A mediados de 2025, 117 millones de personas se habían visto desplazadas a causa de la guerra, la violencia y la persecución. Tres de cada cuatro de ellas viven en países que se enfrentan a una exposición alta o extrema a los riesgos relacionados con el clima. En los últimos diez años, los desastres relacionados con el clima han causado unos 250 millones de desplazamientos internos, lo que equivale a unos 68.500 desplazamientos diarios. Tanto si se trata de las inundaciones que azotan Sudán del Sur y Brasil, como del calor sin precedentes en Kenia y Pakistán o la escasez de agua en Chad y Etiopía, las condiciones meteorológicas extremas están llevando al límite a comunidades que ya se encontraban en una situación frágil.

“En todo el mundo, las condiciones meteorológicas extremas están poniendo en mayor peligro la seguridad de las personas. Están interrumpiendo el acceso a servicios esenciales, destruyendo hogares y medios de vida, y forzando a las familias – muchas de las cuales ya han huido de la violencia – a huir una vez más”, aseguró Filippo Grandi, Alto Comisionado de la ONU para los Refugiados, en la presentación del informe. “Se trata de personas que ya han sufrido pérdidas inmensas y que ahora se enfrentan de nuevo a las mismas dificultades y devastación. Son las más afectadas por las graves sequías, las inundaciones mortales y las olas de calor sin precedentes, pero son las que menos recursos tienen para recuperarse”.

Lugares inhabitables

En muchos lugares, los sistemas básicos de supervivencia están bajo presión. En algunas zonas de Chad afectadas por las inundaciones, las personas refugiadas recién llegadas de Sudán, devastado por la guerra, reciben menos de 10 litros de agua al día, muy por debajo de los estándares de emergencia. Para 2050, los campamentos de refugiados más calurosos podrían enfrentarse a casi 200 días de estrés térmico peligroso al año, con graves riesgos para la salud y la supervivencia. Es probable que muchos de estos lugares se vuelvan inhabitables debido a la combinación letal de calor extremo y alta humedad.

La degradación ambiental está agravando los retos a los que se enfrentan las comunidades. Los nuevos datos del informe revelan que tres cuartas partes del territorio africano se están deteriorando y que más de la mitad de los asentamientos para refugiados y desplazados internos del continente se encuentran en zonas sometidas a un grave estrés ecológico. Esto está reduciendo el acceso a los alimentos, al agua y a los ingresos.
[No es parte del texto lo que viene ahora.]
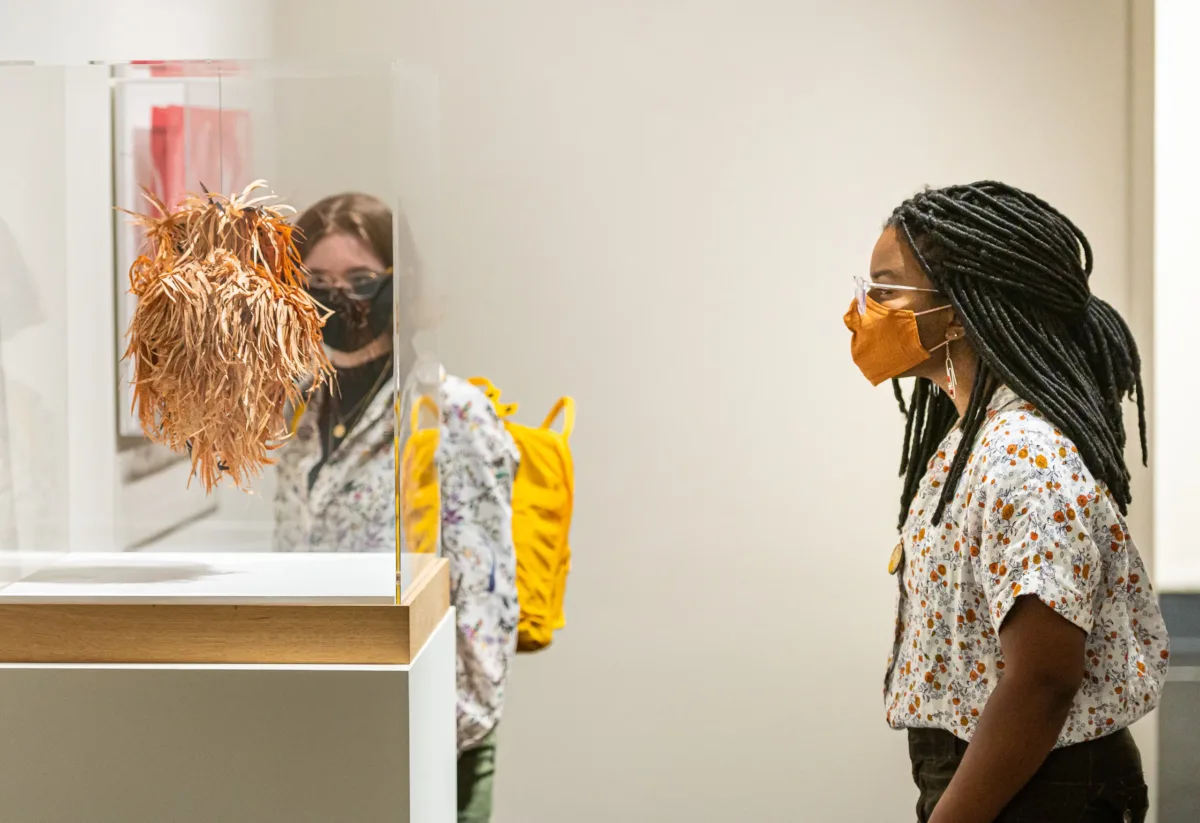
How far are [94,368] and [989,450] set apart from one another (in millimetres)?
1049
En algunas partes del Sahel, las comunidades informan de que las pérdidas de medios de vida relacionadas con el clima están impulsando el reclutamiento en grupos armados, lo que demuestra cómo el estrés medioambiental puede alimentar los ciclos de conflicto y desplazamiento.
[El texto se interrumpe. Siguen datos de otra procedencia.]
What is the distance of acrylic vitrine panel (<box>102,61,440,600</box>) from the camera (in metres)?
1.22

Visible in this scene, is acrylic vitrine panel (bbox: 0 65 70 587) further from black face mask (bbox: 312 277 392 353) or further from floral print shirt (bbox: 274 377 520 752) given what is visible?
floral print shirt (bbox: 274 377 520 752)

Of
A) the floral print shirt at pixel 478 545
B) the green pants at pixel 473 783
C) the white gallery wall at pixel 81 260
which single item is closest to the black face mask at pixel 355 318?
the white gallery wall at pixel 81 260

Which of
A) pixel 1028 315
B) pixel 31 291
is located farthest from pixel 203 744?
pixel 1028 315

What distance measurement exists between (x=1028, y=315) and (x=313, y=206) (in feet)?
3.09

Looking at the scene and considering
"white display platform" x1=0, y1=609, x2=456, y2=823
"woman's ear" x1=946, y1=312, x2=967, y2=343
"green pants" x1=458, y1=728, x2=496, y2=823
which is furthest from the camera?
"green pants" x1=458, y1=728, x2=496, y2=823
Al mismo tiempo, la falta de financiación y un sistema de financiación climática muy desigual están dejando a millones de personas desprotegidas. Los países frágiles y afectados por conflictos que acogen a personas refugiadas solo reciben una cuarta parte de la financiación climática que necesitan, mientras que la gran mayoría de la financiación climática mundial nunca llega a las comunidades desplazadas ni a sus comunidades de acogida.

“Los recortes de financiación están limitando gravemente nuestra capacidad para proteger a las personas refugiadas y a las familias desplazadas de los efectos del clima extremo. Si queremos estabilidad, debemos invertir donde las personas corren mayor riesgo. Para evitar nuevos desplazamientos, la financiación climática debe llegar a las comunidades que ya viven al límite”, añadió Grandi. “No se les puede dejar solos”.

A pesar de los desafíos, ACNUR destaca en su informe que hay soluciones posibles. Las comunidades desplazadas y de acogida pueden convertirse en poderosos agentes de resiliencia, pero solo si se las incluye en los planes nacionales sobre el clima, se las apoya mediante inversiones específicas y se les da voz en las decisiones que afectan su futuro. Sin embargo, la mayoría de los planes nacionales sobre el clima siguen pasando por alto a la población refugiada y a otras personas desplazadas, así como a las comunidades que las acogen.